- _Texto_
--------------------------------------------------

La televisión comercial no tiene otra fuente de financiamiento de sus grandes capitales que la publicidad. La publicidad, aunque es como un cáncer al cerebro, es comúnmente aceptada casi como un hecho natural. ¿Por qué lo de cáncer? Los más viejos que me lean podrán recordar “¿Y usted qué opina? Cafiaspirina”, eslógan radiofónico que escuchábamos hasta el cansancio y que, carente totalmente de sentido alguno, sólo buscaba, por la cacofonía y la repetición, ocupar un lugar en la memoria de los oyentes. Ahora –como hemos progresado– vemos y escuchamos por la televisión “Rexona no te abandona”, que cumple la misma función mnemotécnica pero que logró un mínimo de sentido, aunque igualmente ocupa un lugar en nuestros cerebros en beneficio de quien emite esos mensajes, empresas y publicitarios que, desde luego, no están interesados en que las personas ejerciten sus neuronas y así puedan discernir mejor, sino que, por el contrario, les sirve que las audiencias vayan reduciendo su capacidad crítica; así podrán comprar más y a la vez se inclinarán con mayor docilidad a elegir gobiernos “amigos” de los empresarios y de los publicitarios (que en principio viven gracias a las empresas que promueven).

--------------------------------------------------

Indica cuál es, según el texto sobre la publicidad, la única fuente de financiamiento de los grandes capitales de la televisión comercial. Los registros provienen de una fuente distinta.

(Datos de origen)
--------------------------------------------------

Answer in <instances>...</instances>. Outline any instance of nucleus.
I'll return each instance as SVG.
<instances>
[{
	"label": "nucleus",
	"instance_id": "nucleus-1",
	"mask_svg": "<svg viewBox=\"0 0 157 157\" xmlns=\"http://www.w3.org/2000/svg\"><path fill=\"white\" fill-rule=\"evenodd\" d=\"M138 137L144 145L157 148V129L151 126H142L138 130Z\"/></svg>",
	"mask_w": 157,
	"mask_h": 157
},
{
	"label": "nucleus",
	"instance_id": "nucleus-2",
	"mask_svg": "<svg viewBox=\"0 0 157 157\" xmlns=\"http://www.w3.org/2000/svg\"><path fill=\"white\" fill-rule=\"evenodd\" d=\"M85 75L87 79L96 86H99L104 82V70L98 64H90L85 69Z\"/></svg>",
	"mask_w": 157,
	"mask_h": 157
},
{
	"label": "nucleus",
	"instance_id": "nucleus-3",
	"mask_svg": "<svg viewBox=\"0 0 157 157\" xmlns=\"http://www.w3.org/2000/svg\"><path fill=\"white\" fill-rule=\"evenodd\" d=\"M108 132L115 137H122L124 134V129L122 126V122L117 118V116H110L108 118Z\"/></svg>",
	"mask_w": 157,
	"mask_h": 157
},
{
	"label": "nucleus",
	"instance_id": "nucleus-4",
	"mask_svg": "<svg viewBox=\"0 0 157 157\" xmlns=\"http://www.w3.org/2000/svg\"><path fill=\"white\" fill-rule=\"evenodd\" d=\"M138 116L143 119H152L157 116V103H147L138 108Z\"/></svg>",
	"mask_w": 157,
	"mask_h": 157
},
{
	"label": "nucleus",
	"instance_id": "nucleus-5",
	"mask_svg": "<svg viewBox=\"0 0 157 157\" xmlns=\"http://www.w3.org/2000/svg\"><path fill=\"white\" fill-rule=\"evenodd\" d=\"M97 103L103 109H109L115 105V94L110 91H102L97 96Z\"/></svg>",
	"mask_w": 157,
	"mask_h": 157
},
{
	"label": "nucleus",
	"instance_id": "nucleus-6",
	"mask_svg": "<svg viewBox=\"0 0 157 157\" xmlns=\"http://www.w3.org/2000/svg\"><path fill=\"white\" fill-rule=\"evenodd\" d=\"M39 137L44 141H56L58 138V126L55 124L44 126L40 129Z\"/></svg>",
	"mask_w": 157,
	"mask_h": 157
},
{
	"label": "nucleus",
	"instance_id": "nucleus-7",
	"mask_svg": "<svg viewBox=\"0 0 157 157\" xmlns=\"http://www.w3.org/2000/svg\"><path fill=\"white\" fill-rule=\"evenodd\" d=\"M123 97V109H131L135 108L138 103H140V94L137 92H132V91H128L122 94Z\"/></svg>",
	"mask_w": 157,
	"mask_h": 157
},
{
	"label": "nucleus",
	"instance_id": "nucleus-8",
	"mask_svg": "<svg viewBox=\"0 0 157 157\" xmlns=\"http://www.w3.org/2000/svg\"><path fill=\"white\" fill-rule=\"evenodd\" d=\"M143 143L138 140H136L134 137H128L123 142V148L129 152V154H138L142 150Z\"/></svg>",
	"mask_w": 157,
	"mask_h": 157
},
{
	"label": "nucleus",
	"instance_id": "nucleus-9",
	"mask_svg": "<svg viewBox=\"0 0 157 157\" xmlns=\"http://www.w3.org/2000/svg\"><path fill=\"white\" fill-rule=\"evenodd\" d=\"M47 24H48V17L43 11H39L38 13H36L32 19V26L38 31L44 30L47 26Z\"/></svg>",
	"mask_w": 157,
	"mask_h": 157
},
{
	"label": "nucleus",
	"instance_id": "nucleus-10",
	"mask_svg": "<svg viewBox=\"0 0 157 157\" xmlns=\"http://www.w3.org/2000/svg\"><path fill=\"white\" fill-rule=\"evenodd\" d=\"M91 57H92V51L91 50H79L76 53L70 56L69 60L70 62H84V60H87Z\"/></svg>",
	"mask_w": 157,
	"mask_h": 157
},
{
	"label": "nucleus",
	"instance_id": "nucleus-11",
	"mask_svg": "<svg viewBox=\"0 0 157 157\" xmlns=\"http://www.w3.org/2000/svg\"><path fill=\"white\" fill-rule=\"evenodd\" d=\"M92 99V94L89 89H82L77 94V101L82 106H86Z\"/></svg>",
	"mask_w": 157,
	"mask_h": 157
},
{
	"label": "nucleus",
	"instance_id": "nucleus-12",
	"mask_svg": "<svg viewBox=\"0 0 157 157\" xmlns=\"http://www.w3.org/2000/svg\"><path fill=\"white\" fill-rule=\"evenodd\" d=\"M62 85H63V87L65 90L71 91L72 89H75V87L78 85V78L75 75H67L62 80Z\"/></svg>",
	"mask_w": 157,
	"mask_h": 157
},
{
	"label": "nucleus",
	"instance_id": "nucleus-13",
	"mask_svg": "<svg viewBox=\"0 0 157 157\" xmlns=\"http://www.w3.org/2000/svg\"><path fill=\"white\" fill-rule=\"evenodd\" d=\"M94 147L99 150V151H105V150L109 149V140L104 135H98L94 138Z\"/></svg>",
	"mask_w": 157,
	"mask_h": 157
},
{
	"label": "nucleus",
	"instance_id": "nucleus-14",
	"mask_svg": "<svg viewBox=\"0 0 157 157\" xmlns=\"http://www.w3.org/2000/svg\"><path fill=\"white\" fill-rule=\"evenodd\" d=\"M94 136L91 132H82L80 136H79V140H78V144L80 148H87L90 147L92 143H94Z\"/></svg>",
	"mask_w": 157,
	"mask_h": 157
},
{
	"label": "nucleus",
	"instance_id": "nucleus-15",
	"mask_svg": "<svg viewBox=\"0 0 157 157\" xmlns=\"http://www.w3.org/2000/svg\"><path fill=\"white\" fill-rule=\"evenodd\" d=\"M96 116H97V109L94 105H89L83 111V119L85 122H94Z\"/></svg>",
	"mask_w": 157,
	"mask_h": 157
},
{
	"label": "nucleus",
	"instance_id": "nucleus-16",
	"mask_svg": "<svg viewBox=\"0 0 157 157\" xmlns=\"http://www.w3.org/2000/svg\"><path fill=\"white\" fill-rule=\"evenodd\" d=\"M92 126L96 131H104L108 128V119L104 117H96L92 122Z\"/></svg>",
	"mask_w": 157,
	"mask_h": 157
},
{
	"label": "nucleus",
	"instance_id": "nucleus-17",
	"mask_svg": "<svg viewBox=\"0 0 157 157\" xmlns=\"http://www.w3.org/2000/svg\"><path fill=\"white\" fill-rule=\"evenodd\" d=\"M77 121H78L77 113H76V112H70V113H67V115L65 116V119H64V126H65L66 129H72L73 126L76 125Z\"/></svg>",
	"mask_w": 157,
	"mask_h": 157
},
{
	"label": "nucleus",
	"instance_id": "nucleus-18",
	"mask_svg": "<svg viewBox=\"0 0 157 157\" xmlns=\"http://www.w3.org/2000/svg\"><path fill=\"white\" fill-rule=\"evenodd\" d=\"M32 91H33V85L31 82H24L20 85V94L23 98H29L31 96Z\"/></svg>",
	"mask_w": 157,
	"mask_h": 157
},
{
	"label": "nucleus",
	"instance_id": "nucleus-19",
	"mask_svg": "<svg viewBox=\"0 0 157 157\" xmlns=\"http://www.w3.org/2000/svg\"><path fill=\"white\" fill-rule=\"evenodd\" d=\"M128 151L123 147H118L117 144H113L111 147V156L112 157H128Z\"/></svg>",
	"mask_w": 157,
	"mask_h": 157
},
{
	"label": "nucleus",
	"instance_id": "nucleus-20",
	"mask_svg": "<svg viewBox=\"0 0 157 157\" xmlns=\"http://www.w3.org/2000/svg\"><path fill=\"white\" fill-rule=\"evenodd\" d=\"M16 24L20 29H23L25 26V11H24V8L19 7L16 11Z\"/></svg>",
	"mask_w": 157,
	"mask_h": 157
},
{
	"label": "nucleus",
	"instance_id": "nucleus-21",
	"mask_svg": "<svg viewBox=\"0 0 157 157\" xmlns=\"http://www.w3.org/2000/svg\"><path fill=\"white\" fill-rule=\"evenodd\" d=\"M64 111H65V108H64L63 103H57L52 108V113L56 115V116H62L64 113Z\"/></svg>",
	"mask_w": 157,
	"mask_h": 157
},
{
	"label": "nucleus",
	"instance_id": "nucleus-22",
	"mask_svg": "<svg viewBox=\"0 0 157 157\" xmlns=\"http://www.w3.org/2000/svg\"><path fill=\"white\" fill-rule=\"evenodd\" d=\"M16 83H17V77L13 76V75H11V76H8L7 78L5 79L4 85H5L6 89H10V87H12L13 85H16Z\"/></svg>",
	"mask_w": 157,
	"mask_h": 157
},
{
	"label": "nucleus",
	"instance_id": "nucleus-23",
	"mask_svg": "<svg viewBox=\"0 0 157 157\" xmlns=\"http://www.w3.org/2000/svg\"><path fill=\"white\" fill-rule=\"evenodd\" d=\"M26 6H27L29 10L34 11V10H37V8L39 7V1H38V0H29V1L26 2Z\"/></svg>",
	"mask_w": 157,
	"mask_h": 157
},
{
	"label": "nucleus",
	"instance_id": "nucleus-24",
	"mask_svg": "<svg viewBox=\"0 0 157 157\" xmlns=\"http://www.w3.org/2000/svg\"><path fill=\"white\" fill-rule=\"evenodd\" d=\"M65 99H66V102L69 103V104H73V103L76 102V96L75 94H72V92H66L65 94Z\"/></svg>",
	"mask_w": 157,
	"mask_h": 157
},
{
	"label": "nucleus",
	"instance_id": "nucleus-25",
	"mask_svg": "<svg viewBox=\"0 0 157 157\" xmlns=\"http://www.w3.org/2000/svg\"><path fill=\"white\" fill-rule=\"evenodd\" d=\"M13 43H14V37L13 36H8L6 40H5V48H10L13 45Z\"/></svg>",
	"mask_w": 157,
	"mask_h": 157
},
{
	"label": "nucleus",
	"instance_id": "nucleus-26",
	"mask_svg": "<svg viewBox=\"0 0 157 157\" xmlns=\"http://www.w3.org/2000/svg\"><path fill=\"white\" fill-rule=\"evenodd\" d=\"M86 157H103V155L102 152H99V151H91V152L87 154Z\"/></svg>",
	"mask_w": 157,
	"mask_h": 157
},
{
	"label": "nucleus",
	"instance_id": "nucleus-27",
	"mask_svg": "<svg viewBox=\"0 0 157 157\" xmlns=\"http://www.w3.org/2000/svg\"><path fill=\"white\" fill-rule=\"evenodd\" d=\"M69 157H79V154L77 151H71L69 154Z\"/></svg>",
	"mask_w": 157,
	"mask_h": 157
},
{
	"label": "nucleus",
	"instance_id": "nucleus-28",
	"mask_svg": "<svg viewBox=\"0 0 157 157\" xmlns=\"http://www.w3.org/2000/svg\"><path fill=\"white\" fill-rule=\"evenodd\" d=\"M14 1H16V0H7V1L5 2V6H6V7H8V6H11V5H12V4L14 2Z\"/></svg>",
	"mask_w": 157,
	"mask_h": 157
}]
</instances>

--------------------------------------------------

- _Espacio de respuesta_
La publicidad.